The U.S. economic policy in 2021 faced severe criticism from economists, including both Republican loyalists and Democratic economists. Larry Summers, who served as the chief economist under the Obama administration, called President Biden’s spending bills the “least responsible macroeconomic policy” in decades. Mohamed El-Erian, a cautious economist, criticized the Federal Reserve for not raising interest rates in 2021.
These criticisms were based on the belief that high inflation would occur and that controlling it would be painful and result in high unemployment. However, the economy has defied these predictions. Inflation has decreased despite ongoing employment strength, indicating that the policy choices of 2021 have not caused any lasting damage.
The progress made against inflation has been remarkable, with estimates showing inflation below 3 percent over the past three months. This steady decline aligns with the Federal Reserve’s 2 percent target for inflation. Additionally, employment has recovered swiftly from the impact of the Covid pandemic, surpassing pre-pandemic levels within three years.

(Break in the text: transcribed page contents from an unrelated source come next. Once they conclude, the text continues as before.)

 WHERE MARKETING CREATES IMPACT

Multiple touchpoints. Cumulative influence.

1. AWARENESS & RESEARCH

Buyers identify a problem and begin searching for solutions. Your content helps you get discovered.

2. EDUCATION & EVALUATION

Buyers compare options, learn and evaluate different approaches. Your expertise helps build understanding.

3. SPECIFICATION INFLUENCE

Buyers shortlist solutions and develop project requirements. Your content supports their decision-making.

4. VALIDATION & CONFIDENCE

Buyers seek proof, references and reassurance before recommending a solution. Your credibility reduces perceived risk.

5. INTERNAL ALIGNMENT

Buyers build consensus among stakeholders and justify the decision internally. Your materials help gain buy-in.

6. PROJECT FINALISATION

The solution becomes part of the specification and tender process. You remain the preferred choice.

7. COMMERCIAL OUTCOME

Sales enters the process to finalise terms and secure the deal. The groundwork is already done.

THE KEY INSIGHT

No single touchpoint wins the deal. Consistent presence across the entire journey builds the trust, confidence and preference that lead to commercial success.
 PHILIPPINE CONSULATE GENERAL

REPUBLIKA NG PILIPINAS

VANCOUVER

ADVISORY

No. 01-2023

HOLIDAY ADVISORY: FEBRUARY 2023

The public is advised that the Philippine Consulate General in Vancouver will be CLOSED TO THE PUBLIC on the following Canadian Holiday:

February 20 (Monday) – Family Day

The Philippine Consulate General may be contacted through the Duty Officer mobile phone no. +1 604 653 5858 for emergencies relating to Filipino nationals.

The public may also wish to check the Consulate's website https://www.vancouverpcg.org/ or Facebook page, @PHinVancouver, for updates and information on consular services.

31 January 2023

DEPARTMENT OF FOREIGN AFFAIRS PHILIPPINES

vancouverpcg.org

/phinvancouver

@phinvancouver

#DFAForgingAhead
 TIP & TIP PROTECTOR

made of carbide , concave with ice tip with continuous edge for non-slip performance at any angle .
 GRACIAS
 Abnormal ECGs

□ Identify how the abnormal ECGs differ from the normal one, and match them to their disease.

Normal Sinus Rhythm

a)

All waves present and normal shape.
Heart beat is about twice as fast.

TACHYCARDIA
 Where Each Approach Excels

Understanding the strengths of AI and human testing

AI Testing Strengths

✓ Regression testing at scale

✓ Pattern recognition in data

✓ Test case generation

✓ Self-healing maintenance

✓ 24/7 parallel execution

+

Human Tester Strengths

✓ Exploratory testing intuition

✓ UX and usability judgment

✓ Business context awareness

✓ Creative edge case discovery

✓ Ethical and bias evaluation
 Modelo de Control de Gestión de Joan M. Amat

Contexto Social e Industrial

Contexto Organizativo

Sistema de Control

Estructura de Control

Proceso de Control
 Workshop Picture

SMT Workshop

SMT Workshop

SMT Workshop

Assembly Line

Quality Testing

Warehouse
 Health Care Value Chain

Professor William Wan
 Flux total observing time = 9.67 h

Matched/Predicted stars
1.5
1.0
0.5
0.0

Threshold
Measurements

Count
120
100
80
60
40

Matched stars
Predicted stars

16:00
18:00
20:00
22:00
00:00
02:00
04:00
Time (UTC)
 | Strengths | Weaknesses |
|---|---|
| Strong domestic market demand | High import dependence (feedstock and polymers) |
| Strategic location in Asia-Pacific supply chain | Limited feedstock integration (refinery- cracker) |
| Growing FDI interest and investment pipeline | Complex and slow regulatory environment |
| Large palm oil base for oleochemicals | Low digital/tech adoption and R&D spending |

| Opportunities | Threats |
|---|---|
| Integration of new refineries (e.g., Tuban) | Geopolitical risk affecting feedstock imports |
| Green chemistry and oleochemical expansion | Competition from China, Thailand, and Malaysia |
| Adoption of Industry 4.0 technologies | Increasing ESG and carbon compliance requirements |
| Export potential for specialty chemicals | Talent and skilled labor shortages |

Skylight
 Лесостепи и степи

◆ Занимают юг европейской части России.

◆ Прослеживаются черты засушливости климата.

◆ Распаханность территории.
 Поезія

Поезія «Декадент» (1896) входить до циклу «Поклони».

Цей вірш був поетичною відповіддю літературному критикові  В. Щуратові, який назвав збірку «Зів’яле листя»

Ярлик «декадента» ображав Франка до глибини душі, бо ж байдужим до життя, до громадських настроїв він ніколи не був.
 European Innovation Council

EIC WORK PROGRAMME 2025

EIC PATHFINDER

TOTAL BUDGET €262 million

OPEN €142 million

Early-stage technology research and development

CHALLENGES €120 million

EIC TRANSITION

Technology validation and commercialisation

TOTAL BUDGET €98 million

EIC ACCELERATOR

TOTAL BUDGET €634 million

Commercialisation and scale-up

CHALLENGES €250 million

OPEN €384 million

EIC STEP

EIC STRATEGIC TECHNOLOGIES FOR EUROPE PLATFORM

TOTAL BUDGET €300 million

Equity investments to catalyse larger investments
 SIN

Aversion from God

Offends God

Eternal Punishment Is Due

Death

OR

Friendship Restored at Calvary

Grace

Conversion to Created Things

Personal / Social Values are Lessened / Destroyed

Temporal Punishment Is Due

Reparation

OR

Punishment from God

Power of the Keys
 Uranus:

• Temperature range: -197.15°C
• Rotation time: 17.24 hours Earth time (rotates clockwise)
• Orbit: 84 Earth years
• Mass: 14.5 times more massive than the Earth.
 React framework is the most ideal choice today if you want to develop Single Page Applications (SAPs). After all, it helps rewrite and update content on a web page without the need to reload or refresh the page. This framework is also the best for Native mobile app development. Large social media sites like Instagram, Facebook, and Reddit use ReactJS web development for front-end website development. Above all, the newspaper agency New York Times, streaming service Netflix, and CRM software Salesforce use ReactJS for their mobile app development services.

Contrary to concerns about inflation eroding workers’ paychecks, the real wage of the average worker is higher now than before the pandemic. Prices have increased but have been outpaced by wages.
The temporary burst of inflation that occurred in 2021-2022 can be seen as an appropriate response to the supply chain disruptions caused by the pandemic. Raising the prices of goods in short supply is a more effective way to achieve the necessary adjustment in relative prices.
However, the public’s negative perception of the economy does not align with the positive economic reality. This disconnect may be attributed to the shock of inflation re-emerging after a period of price stability, and the public’s failure to fully recover from this shock.
While there are debates about the impact of the policy choices on inflation, comparing inflation rates in the United States and Europe suggests that U.S. policies may have influenced inflation to some extent. However, it is unlikely that a different approach would have significantly altered the public’s view of the economy.
In conclusion, while there may have been room for improvement in fiscal stimulus and interest rate policies, the current state of the economy is strong. The criticisms of the Biden administration’s early policies may have more to do with political perception than with lasting economic damage.